The first goal of treatment for ulcerative colitis (UC) is to get the patient’s symptoms under control as quickly as possible.
When patients are first diagnosed and their disease is active, strong medications, called “induction agents,” are used to control inflammation. For patients with a more mild form of the disease, aminosalicylate medications may be used. For patients with moderate or more severe disease, steroids such as prednisone may be used. Prednisone begins to work quickly, but is not typically used as a long-term medication due to its side effects.
Once induction agents take effect, other medications, called “maintenance medications,” are introduced to keep the disease under control.
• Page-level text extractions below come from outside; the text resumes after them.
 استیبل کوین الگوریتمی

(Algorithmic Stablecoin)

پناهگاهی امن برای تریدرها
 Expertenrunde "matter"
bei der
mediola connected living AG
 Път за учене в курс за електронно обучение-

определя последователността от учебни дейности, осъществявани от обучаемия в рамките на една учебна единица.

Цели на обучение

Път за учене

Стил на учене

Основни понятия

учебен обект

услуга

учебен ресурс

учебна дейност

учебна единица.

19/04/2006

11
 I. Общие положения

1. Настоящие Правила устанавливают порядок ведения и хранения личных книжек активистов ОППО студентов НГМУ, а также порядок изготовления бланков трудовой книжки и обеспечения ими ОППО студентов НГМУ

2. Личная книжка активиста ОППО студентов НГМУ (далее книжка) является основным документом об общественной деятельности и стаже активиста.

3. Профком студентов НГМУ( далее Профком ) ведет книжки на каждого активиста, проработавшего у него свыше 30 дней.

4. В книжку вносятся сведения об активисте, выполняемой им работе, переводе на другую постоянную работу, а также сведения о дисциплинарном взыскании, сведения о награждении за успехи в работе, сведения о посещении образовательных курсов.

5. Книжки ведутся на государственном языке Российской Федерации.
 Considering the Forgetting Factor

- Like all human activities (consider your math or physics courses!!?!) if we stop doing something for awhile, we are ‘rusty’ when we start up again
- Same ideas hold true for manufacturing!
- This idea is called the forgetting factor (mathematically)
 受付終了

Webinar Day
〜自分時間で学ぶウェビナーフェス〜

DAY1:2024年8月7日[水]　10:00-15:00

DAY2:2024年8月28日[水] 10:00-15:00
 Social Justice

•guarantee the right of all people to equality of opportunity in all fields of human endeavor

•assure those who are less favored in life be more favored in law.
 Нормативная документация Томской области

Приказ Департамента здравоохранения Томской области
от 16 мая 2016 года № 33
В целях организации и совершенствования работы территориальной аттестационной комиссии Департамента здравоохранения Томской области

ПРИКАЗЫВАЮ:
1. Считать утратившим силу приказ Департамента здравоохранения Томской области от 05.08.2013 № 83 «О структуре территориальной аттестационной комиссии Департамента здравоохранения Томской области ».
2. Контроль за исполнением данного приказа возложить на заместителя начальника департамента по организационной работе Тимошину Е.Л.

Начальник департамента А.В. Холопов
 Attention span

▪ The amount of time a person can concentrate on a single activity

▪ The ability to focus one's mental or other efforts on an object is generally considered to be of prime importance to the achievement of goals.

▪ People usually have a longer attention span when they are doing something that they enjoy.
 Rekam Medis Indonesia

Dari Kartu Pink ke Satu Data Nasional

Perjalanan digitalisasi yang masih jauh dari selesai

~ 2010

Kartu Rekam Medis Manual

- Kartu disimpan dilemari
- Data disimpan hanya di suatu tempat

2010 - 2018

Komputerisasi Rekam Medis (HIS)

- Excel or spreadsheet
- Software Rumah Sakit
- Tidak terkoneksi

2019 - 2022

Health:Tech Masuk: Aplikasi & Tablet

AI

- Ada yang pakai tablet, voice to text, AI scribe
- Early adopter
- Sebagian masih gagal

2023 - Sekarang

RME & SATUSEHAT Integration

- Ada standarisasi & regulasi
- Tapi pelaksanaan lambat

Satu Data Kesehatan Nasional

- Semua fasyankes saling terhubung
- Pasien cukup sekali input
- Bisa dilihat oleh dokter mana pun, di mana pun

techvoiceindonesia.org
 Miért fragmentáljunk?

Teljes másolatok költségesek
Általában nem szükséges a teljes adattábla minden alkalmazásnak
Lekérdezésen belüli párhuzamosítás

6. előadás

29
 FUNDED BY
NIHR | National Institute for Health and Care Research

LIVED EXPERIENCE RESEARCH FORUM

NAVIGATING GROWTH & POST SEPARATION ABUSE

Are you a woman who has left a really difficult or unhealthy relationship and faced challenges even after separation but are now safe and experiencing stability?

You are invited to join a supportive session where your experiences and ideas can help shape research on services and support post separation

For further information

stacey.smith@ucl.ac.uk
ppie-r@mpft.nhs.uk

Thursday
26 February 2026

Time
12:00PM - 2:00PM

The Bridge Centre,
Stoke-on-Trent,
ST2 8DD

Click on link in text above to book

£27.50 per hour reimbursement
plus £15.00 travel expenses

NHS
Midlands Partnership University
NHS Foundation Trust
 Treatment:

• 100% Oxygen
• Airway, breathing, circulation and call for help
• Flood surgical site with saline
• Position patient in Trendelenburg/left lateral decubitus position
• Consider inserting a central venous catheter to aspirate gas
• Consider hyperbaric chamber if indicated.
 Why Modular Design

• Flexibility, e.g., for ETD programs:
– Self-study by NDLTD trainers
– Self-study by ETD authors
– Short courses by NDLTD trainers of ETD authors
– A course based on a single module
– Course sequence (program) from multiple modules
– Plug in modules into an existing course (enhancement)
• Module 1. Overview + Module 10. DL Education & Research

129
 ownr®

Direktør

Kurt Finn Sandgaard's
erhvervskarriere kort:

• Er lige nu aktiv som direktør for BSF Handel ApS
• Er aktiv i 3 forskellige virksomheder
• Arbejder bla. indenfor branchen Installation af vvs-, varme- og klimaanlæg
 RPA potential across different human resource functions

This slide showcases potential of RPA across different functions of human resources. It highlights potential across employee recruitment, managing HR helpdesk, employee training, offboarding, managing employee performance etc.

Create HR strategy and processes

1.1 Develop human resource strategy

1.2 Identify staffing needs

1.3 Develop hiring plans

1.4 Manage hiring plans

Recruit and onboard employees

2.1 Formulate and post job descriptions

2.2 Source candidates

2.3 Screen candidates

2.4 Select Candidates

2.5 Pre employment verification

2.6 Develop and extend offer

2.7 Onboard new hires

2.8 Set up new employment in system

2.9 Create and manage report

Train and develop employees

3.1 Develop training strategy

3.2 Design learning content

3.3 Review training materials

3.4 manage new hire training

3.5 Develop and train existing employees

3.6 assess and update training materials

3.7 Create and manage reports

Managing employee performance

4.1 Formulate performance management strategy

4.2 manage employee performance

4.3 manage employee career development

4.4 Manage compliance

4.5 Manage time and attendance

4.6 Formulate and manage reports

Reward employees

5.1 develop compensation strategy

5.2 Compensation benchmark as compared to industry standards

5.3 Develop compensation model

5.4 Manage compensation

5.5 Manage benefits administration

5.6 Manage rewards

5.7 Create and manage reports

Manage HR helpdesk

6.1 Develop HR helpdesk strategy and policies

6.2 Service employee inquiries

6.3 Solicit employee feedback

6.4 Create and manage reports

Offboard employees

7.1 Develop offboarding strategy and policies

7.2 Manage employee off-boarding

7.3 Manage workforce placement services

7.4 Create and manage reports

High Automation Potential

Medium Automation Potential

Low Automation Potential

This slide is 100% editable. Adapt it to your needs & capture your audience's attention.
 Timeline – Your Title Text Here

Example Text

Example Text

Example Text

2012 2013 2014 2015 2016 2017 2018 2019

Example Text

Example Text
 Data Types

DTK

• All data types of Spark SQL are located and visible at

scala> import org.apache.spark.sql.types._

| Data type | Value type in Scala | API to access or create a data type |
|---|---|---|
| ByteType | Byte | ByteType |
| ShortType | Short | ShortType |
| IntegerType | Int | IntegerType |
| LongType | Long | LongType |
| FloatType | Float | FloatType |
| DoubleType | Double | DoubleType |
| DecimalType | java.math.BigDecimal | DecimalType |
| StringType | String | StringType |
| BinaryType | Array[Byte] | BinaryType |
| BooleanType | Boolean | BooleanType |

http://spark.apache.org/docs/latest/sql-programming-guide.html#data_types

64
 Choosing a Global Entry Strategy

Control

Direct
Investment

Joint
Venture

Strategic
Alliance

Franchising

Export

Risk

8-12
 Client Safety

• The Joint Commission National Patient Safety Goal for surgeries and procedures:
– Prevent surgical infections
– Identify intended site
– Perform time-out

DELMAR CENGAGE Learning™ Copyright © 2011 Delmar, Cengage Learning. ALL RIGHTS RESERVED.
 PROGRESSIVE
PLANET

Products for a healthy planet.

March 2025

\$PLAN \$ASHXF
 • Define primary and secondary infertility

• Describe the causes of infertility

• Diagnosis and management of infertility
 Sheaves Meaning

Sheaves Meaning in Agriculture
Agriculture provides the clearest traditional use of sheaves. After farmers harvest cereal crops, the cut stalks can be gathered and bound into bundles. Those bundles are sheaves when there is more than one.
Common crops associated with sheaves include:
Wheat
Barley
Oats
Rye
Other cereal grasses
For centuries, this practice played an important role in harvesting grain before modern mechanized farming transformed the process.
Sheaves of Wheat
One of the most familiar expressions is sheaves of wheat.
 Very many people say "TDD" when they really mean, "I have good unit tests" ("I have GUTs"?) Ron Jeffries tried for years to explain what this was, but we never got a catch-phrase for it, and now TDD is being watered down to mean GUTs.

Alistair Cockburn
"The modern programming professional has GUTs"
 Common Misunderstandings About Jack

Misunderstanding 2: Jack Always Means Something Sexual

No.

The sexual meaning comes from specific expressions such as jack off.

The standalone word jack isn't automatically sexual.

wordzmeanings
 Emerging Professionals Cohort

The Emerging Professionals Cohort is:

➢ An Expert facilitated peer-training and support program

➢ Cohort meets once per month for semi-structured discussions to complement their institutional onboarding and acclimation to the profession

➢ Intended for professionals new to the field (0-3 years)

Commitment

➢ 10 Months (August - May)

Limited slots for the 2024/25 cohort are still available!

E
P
These agents generally have fewer long-term side effects. Maintenance medications for UC include the aminosalicylates, such as mesalamine and sulfasalazine. For patients that experience flares while using these medications, an immune modulator drug can be used, such as 6-mercaptopurine (6-MP) or azathioprine.
At times, the inflammation may no longer respond to maintenance medications and more potent medicines, called “rescue medications,” are needed to get inflammation under control again. Prednisone may be used as a rescue medication.
If a patient’s symptoms are not improving, another medication may be needed. These alternative medications include infliximab, cyclosporine or tacrolimus.
If medical therapy is consistently ineffective in controlling inflammation, patients and their physicians may discuss surgical options.
Patients with UC should be seen regularly by their physicians. Routine appointments provide the opportunity to assess disease activity and monitor for side effect of medications.